DOLLAR PULLS BACK AFTER ALMOST HITTING 8-YEAR HIGH AGAINST YEN

DOLLAR PULLS BACK AFTER ALMOST HITTING 8-YEAR HIGH AGAINST YEN

* Noon Tuesday - The U.S. dollar retreated from near an eight-year high of of 137.86 yen Tuesday, as U.S. Treasury Secretary Robert Rubin distanced himself from a U.S. News & World Report article saying that he is prepared to see the yen falling to 150 to the dollar if this would save the Japanese economy from collapse.

Mr. Rubin said he ''saw that report and was somewhat surprised about it.''''We have over the last several months said that the Japanese authorities have expressed their concern about the weakness of the yen and we share their concern,'' Mr. Rubin said to reporters ahead of a meeting with Chinese finance officials.

Fresh turmoil in Russian and South Korean markets kept the Swiss franc in demand as a safe haven, while the British pound also strengthened.

* 9 a.m. Tuesday - The dollar soared Tuesday morning to near an eight-year high against the Japanese yen on a report that U.S. Treasury Secretary Robert Rubin was willing to let the yen fall to 150 to the dollar if that is what it takes to revive Japan's economy.

The dollar was trading Tuesday morning at 137.64 yen, up from 135.88 yen late Friday and at 1.7687 Deutsche marks, up from DM1.7591.

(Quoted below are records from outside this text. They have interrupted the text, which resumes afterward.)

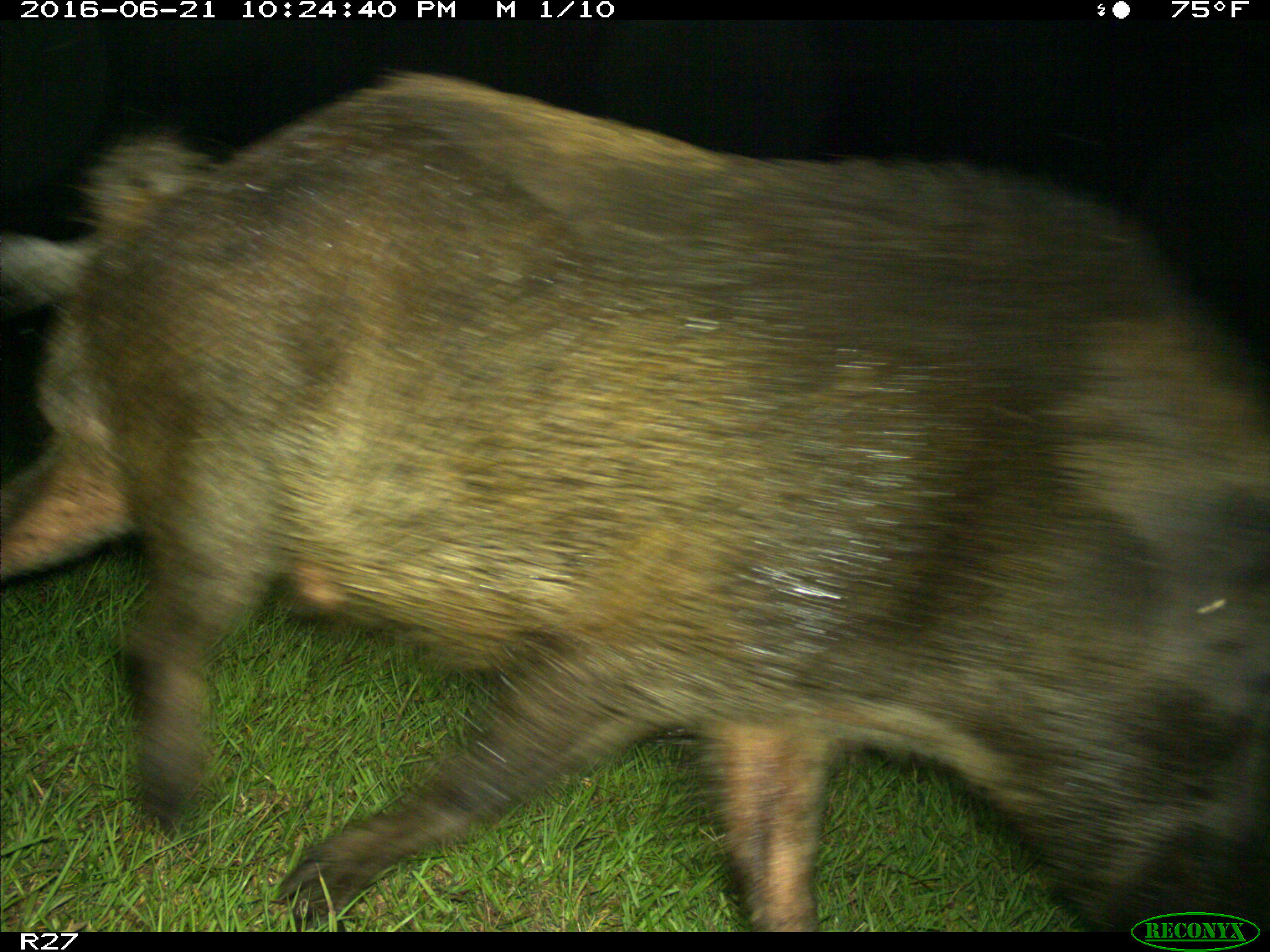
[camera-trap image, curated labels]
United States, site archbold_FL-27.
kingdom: Animalia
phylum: Chordata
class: Mammalia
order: Artiodactyla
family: Suidae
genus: Sus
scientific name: Sus scrofa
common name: wild boar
Sus scrofa (wild boar).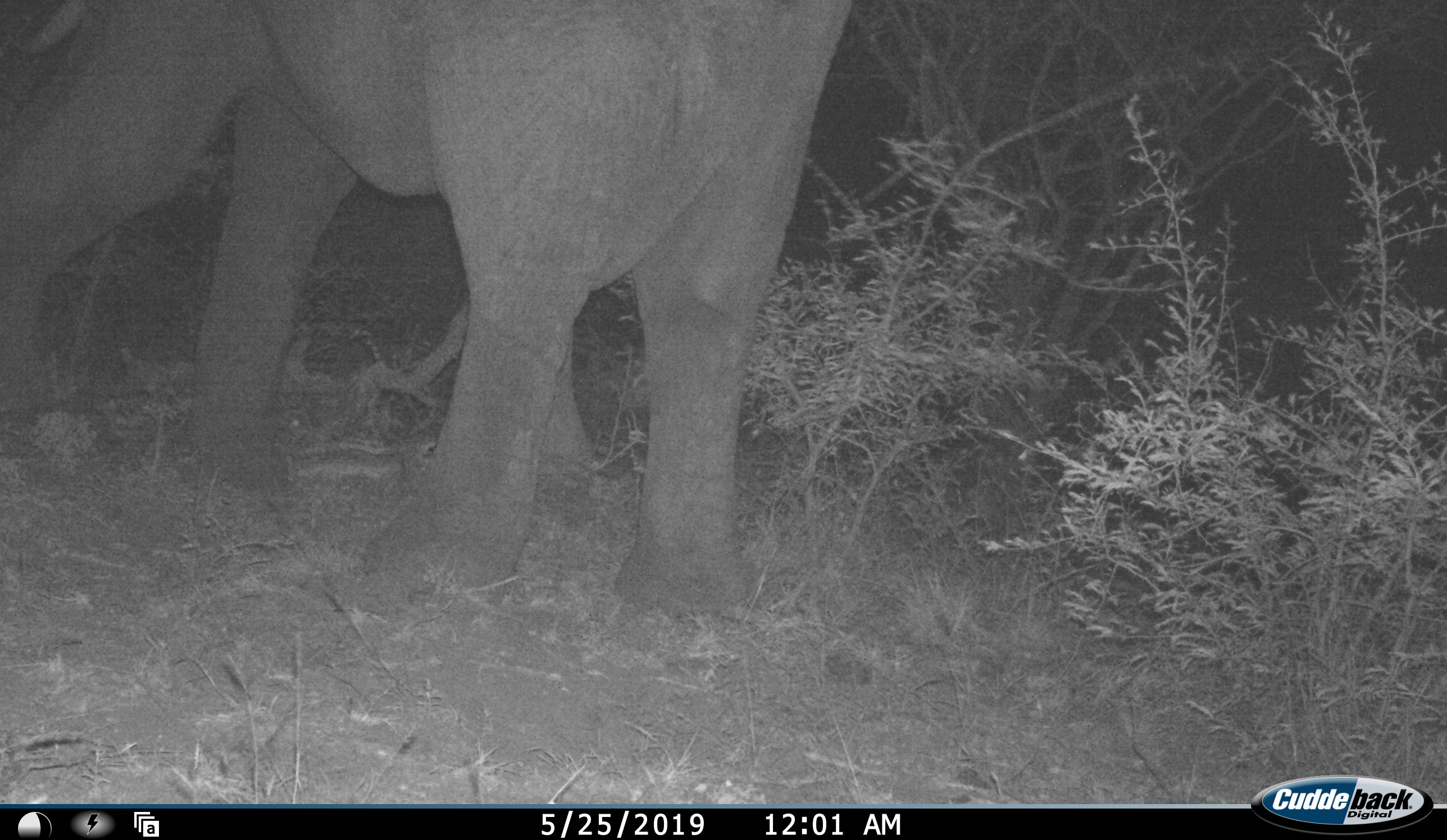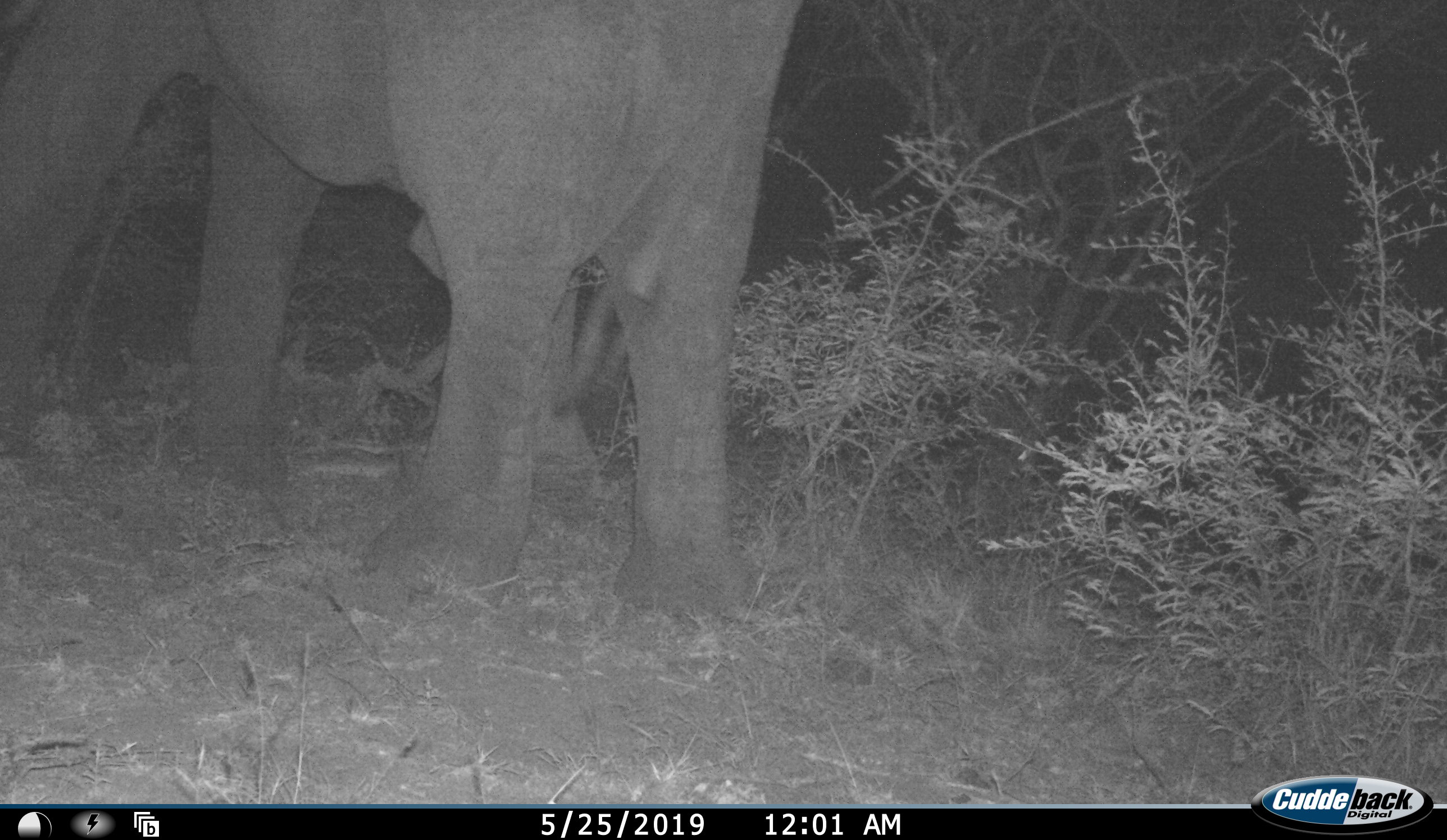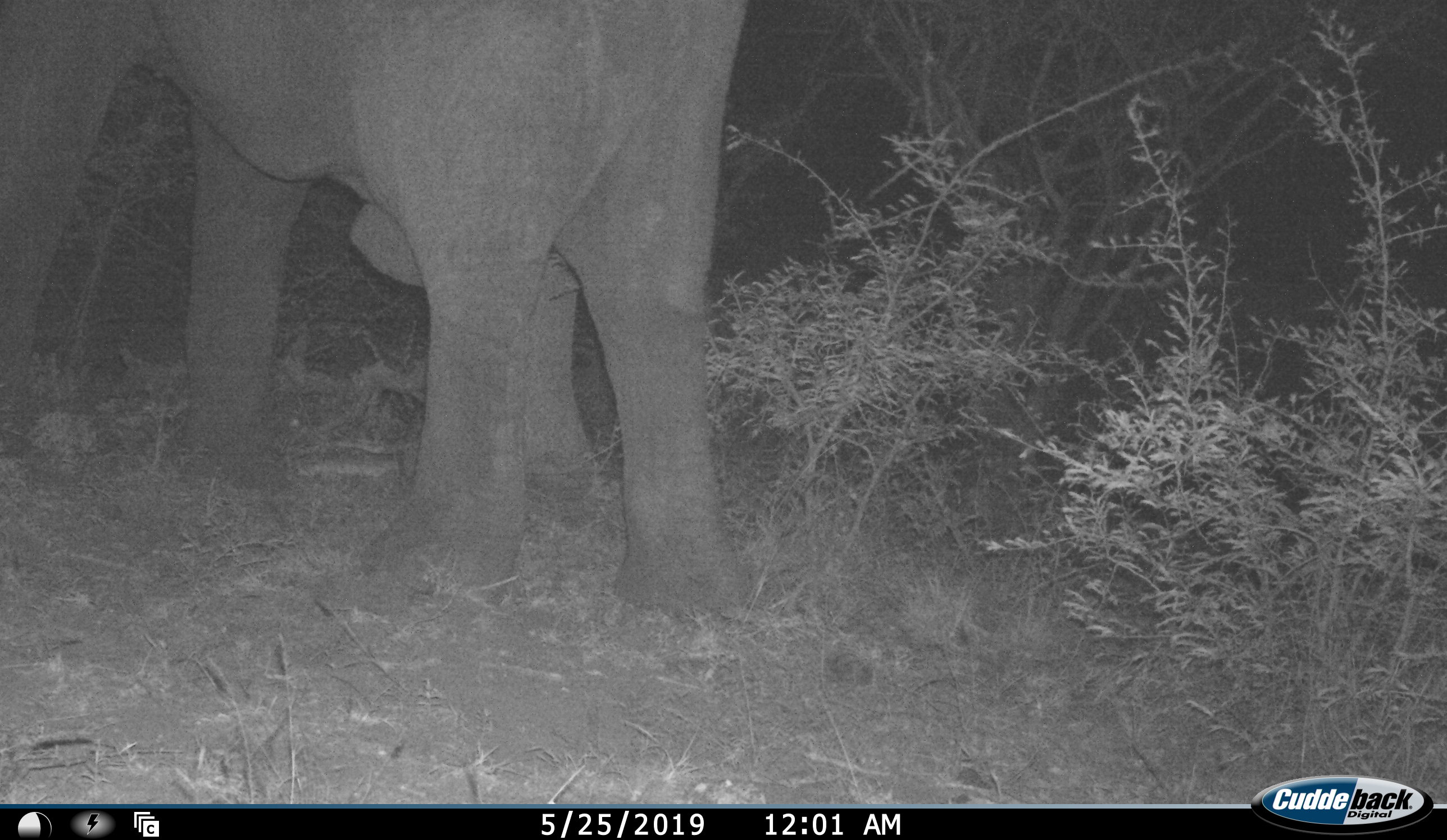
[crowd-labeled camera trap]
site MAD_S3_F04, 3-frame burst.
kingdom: Animalia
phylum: Chordata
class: Mammalia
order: Proboscidea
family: Elephantidae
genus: Loxodonta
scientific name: Loxodonta africana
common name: african bush elephant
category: elephant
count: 1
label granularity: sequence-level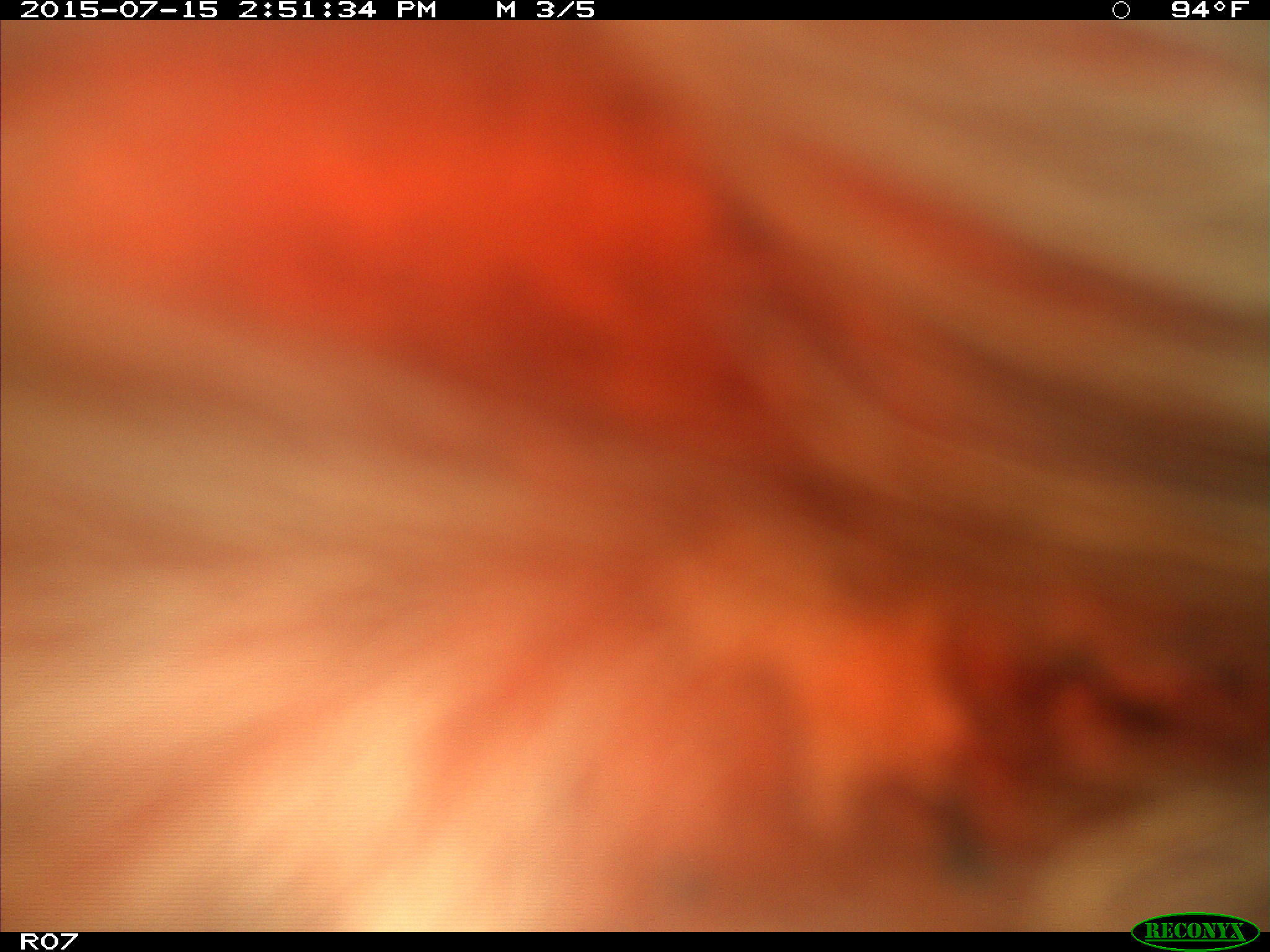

The Rubin report in U.S. News & World Report was denied, but many market participants suspect that Mr. Rubin's failure to sanction intervention lends credence to such talk, said Marc Chandler, senior analyst at Deutsche Bank in New York. * 3 p.m. Friday - The dollar rose in quiet trading ahead of the three-day holiday weekend.

The dollar was trading Friday afternoon at 135.82 yen, up from 134.95 yen late Thursday, and at 1.7587 Deutsche marks, up slightly from DM1.7585.

The dollar rose sharply against the yen in Tokyo on the release of the Bank of Japan's April 9 minutes that hinted at monetary easing.

In Indonesia, the decision by President B.J. Habibie to oust Trade Minister Bob Hasan and Suharto's daughter Tutut was seen as a welcome sign that Mr. Habibie is taking a hard line on reforming the Cabinet.